Bir milyonu aşkın meslek liseliyi (yani “ötekilerin çocukları”nı), yüz bin imam hatipliye (yani “daha da ötekilerin çocukları”na) kurban etmeye götüren sağlıksız bir ruh hali, sınıfsal ve ideolojik bir tercih bu. 12 Eylül Cuntasının elebaşı Kenan Evren bile konuya daha az acımasız yaklaşıp, “hiç almamak taraftarı değilim. Çocuk zorlaştırmamıza rağmen kazanıyorsa demek ki kabiliyetli imiş, kazanmış. Belki üniversiteye gidince o kafasını değiştirir. Ama kendi camiasında kalırsa onu devam ettirir” diyebiliyordu.
(Onun İHL öğrencilerini “hasta çocuklar” olarak gördüğünü ortaya koyan bu ifadelerindeki önyargıyı bir yana koyacak olursak, sizce de şu soru üzerinde düşünmeye değmez mi: Darbeci bir diktatörün “sivil toplum”dan daha insaflı olduğu kaç ülke vardır acaba?)
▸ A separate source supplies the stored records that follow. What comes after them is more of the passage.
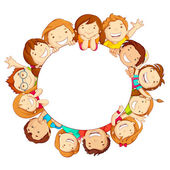 Crianças ao redor do círculo — Vetor de Stock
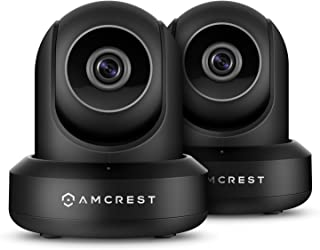 Amcrest 2-Pack ProHD 1080P WiFi Camera 2MP (1920TVL) Indoor Pan/Tilt Security Wireless IP Camera 2PACK-IP2M-841B (Black)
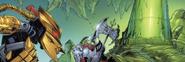 Comic Brutaka and Axonn with Antidermis Vat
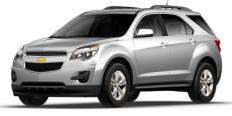 Certified 2015 Chevrolet Equinox 2WD LT for sale in Greenville, OH 45331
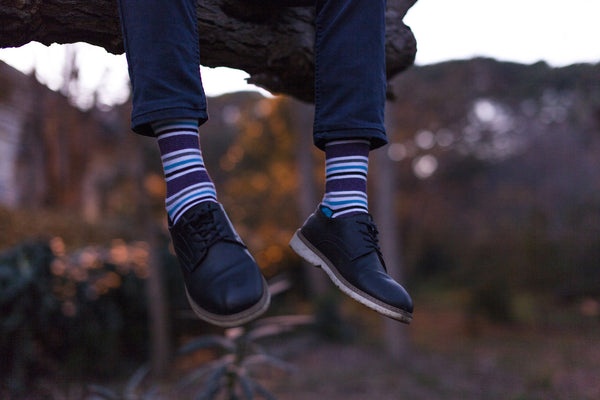 Top 5 Best Practices When Buying Socks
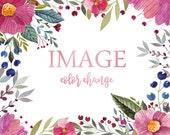 Custom Image Change
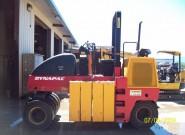 PNEUMATIC COMPACTOR 9 Wheel Roller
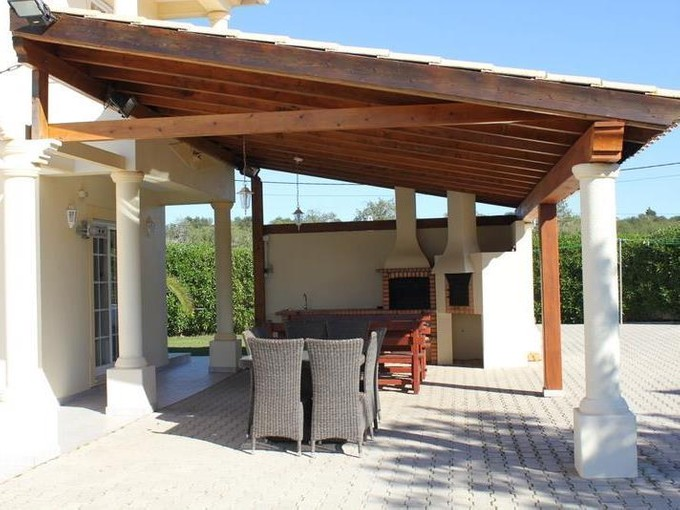 一戸建て for sales at House, 9 bedrooms, for Sale Albufeira, Algarve ポルトガル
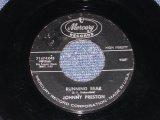 """JOHNNY PRESTON - RUNNING BEAR / 1959 US ORIGINAL 7"""" SINGLE"""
Sendikanın solcusu böyle de sağcısı farklı mıydı? En fazla üyesi olan ve Hükümetle pazarlık yetkisini elinde bulunduran Türk Eğitim Sen ise milletin hukukunu milliyetçilik ideolojisine kurban ederek, sanki bu sorun hiç yokmuş gibi yapmayı sürdürüyordu. Muhtemelen, katsayıyı kaldırmak isteyen Hükümetin ekmeğine yağ sürmemek veya Türkiye’deki mevcut güç ilişkilerini değiştirecek bir tutum almamak için haksızlığa göz yumuyor, susarak adaletsizliğe katkıda bulunuyordu.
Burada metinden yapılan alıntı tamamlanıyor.